They do have competition in the market, with
Teladoc being the telehealth company having
the top brand name recognition.
For the industry in general, according to
a 2020 market research report by MarketsAndMarkets,
the global market for telehealth software
and services is expected to reach $55.6 billion
by 2025, up from a forecast of $25.4 billion
in 2020 which amounts to a Compound Annual
Growth Rate of 16.9%.
The main drivers for this expected growth
are reported to be a sharp increase in the
monitoring of chronically ill and elderly
patients and improved telehealth monitoring
devices and connectivity, while providers
also continue to offer an increased number
of specialty services remotely as they seek
to improve care quality while increasing productivity
and reducing costs.
We expect the IPO on Tuesday with pricing
anticipated to be between $14 and $16 with
trading to then begin on Wednesday the 16th.

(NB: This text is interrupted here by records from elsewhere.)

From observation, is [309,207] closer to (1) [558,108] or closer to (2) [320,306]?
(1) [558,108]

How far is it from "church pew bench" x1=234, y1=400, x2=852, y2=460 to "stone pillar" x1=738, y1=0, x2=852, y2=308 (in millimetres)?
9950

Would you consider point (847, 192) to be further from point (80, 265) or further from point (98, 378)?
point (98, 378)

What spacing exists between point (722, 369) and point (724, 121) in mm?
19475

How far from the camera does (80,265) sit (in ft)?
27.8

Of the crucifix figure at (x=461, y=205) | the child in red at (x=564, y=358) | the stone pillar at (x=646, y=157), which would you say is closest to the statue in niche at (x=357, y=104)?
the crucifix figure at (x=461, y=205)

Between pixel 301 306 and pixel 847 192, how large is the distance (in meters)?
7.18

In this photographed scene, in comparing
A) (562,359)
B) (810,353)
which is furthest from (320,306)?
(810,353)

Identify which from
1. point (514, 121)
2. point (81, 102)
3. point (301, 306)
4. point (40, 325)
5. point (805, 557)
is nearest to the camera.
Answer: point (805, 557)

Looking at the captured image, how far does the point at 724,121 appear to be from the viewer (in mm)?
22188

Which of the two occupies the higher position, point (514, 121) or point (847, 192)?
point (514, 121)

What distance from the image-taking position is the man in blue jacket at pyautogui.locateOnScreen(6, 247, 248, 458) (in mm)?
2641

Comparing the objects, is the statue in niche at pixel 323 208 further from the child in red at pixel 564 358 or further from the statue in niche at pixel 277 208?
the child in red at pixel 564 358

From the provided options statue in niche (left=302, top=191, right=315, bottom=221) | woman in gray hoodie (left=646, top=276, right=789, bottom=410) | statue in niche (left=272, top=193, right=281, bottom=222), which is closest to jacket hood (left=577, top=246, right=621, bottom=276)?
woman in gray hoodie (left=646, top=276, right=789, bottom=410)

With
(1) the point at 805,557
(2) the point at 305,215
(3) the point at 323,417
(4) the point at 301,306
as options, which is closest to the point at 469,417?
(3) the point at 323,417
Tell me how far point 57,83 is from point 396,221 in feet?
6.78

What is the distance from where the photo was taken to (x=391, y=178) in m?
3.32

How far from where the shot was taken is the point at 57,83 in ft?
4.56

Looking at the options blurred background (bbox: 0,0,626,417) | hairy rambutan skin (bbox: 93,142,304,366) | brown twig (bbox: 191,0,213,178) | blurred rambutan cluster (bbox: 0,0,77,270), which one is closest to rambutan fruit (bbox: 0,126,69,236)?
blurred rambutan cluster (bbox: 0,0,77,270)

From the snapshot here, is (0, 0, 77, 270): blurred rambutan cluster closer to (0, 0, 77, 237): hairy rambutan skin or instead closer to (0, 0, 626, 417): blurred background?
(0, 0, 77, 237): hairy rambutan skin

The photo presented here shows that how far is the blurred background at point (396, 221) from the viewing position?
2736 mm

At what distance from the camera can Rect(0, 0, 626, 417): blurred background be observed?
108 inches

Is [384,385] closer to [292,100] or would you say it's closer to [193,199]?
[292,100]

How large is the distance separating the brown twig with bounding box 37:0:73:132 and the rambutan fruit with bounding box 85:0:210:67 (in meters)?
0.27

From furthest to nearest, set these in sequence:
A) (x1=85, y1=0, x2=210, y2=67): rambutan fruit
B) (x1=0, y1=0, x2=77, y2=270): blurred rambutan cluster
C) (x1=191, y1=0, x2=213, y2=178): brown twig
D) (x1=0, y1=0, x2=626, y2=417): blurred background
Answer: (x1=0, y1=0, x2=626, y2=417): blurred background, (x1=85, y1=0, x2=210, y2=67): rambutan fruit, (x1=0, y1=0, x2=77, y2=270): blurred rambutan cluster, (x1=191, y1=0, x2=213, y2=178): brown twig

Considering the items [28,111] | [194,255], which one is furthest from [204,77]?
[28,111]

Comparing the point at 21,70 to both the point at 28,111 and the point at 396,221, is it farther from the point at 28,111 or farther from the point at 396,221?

Getting away from health related companies,
we have Pactiv Evergreen, ticker PTVE. The
company has gone by a variety of names since
1959 and is the largest North American maker
of packaging for the foodservice, food merchandising,
and beverage industries, and according to
nasdaq.com, has a #1, #2, or #3 market share
in 80% of its products.
According to management, the company offers
more than 13,000 products produced by 900
production lines. The company sells its products
through distributors and directly major global
companies, with its customers including McDonald's,
Starbucks, Tyson, KraftHeinz, and Coca Cola.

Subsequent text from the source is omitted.